**Text block**
It has been suggested that there be a strong connection between pattern discovery and visualisation [7]. On one hand, the search for interesting patterns, as well as the understanding of the meanings of the patterns discovered can be accomplished with the aid of visualisation techniques. These techniques can serve as a powerful tool for identifying structures, tendencies and relationships in data in an intuitive way [8]. On the other hand, large amounts of data can often not be visualised directly, as the resulting graphical representation gets too complex to be captured by users. Therefore, pattern discovery techniques can be used to capture and aggregate significant information contained in data. The resulting structure can then be visualized [9]. In this sense, pattern discovery paves a way for users to intuitively access bigger picture of the problem under study.

Due to the ability to learn from data and to reveal the relevant patterns in an intuitively attractive way through incremental learning, self-adaptive neural networks (SANNs) are becoming a power tool to support pattern discovery and visualisation [7].

### 1.2 SANNs: an overview

The modern era of SANNs started with the pioneering work of Teuvo Kohonen [10], who developed the kohonen self-organising features map (SOM), which is perhaps the most widely investigated self-organising neural network in the literature. The principal goal of the SOM algorithm is to transform high-dimensional input patterns into a one- or two-dimensional discrete map, and to perform this transformation adaptively in a topological ordered fashion.

**Stored data**
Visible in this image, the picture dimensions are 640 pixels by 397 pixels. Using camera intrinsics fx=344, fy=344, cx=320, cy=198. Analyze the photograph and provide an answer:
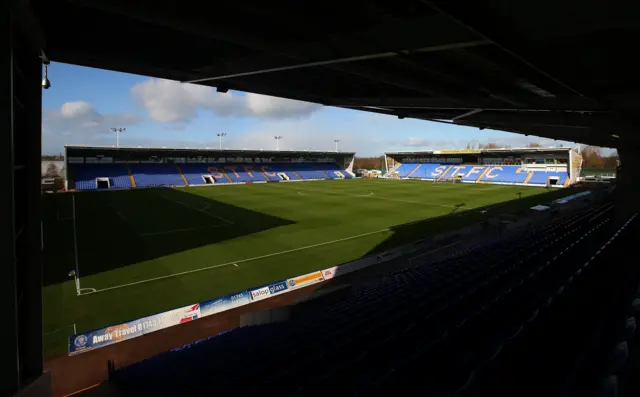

**Work instructions**
- a) Retype the passage on pattern discovery and neural networks word for word, starting with "### 1.2 SANNs: an" and going on through "topological ordered fashion.".
- b) List each distinct reference number that appears in square brackets in the passage on pattern discovery and neural networks.
- c) According to the passage on pattern discovery and neural networks, whose pioneering work started the modern era of SANNs?

**Full answers**
- a)
### 1.2 SANNs: an overview

The modern era of SANNs started with the pioneering work of Teuvo Kohonen [10], who developed the kohonen self-organising features map (SOM), which is perhaps the most widely investigated self-organising neural network in the literature. The principal goal of the SOM algorithm is to transform high-dimensional input patterns into a one- or two-dimensional discrete map, and to perform this transformation adaptively in a topological ordered fashion.

- b) [7], [8], [9], [10]

- c) Teuvo Kohonen